A Mindfulness practice has wide ranging application. As discussed earlier, the resulting improved awareness can help with your performance in sports like it did for Jordan’s Bulls or Pete Carrol’s Seahawks. Similar to improved performance on the field, others report improved performance at work and an increase in creativity through the ability to think more clearly.
In addition to uses for optimization, others have found it helpful for healing. As George mentions in the podcast, he turned to Mindfulness for relief from chronic pain. Many have used it during cancer treatments for the same reason.
It can also be helpful in reducing the symptoms of stress and anxiety and to achieve better sleep. Some have even found the practice useful for facilitating the conditions required to conceive children and facilitate a healthy pregnancy.
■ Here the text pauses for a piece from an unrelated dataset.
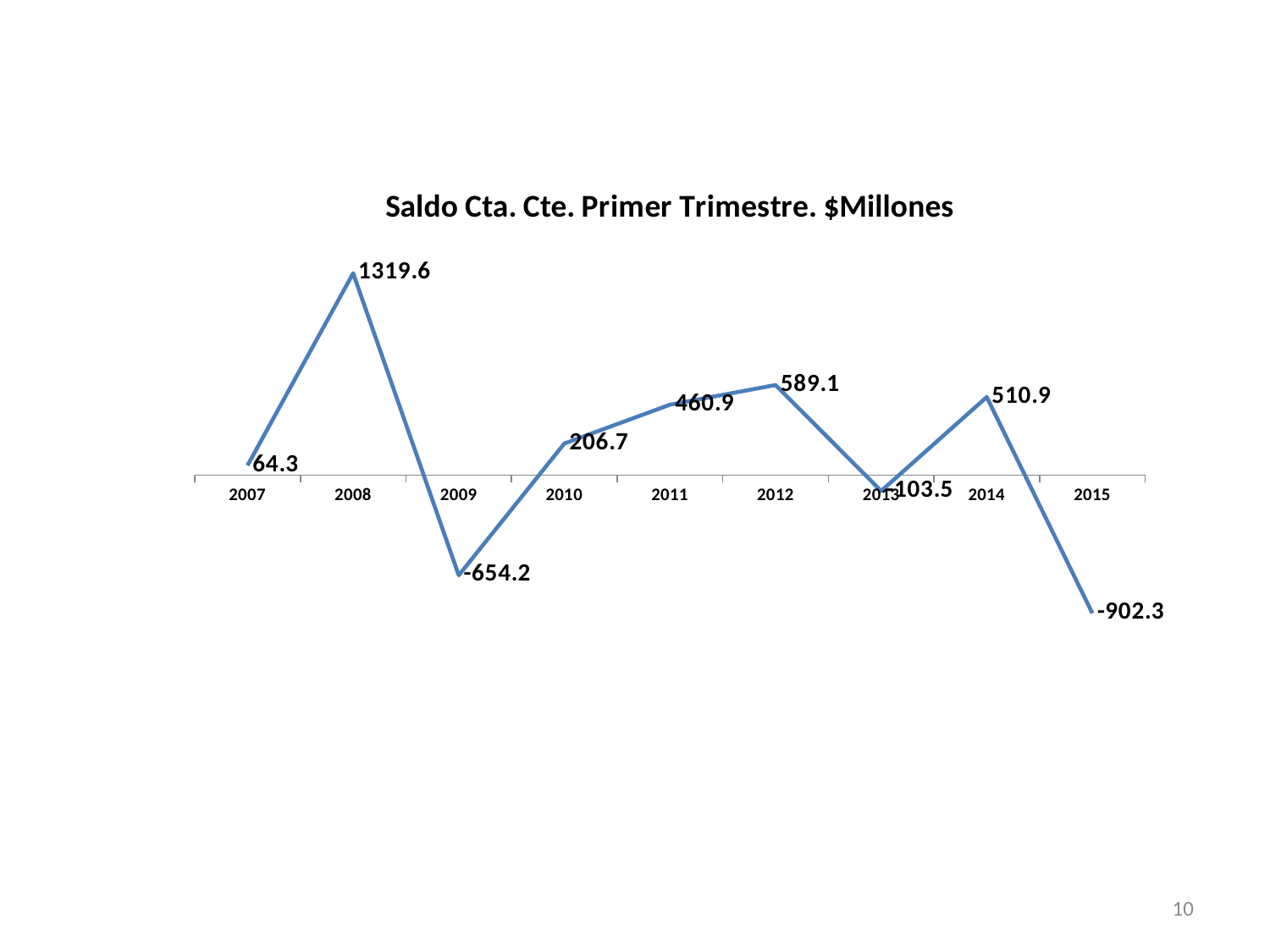
Which year has the lowest value? 2015 What is the value for 2008? 1319.6 Which year has the highest value? 2008 What is the value for 2015? -902.3 What is the difference between the values for 2012 and 2011? 128.2 What is the value for 2011? 460.9 What is the value for 2009? -654.2 What kind of chart is shown? line chart What is the difference between the values for 2008 and 2014? 808.7 How many years are plotted on the x axis? 9 Do the values rise or fall from 2010 to 2012? rise Which is larger, the value for 2012 or the value for 2014? 2012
You get the idea. It has wide ranging uses, but it sounds like a magic bullet and there is no such thing.
Why does it work?
Considerable science is being compiled on Mindfulness’ effectiveness, but basically the practice relies on neuroplasticity which effectively allows the brain to rewire itself to restore or maximize brain function. It works because practicing Mindfulness actually changes your brain to function more optimally.
What is the practice?
Mindfulness meditation, as George puts it, is basically secular Buddhist meditation. But don’t freak out about your religious beliefs. It won’t turn you into a Buddhist. While meditation is often referred to as the very specific exercise “sitting”, mindfulness can be practiced throughout the day such as while brushing your teeth, doing the dishes or eating once you know how to do it.
How can I get started?
A practice typically starts with a daily sitting which can be as little as 10 minutes to be effective. This is usually done in the morning with the facilitation of a guide when you are starting out. Of course with technology there are numerous Mindfulness meditation apps. Headspace https://www.headspace.com started by Andy Puddicombe (a former Buddhist monk with a degree in Circus is Arts of all things) is the one I recommend. Check out Andy’s Ted Talk for some great information on Mindfulness (and display of his circus talents) here: https://www.ted.com/talks/andy_puddicombe_all_it_takes_is_10_mindful_minutes.
Headspace provides a 10 day free introduction to Mindfulness training called “Take 10.” From there, you can become a paying customer for something like $70/year and unlock their meditation library which includes Mindfulness meditations on everything from having a baby to beating cancer and sports performance to better sleep and stress reduction.
Give Mindfulness a shot. It takes some discipline, but it just might change your life.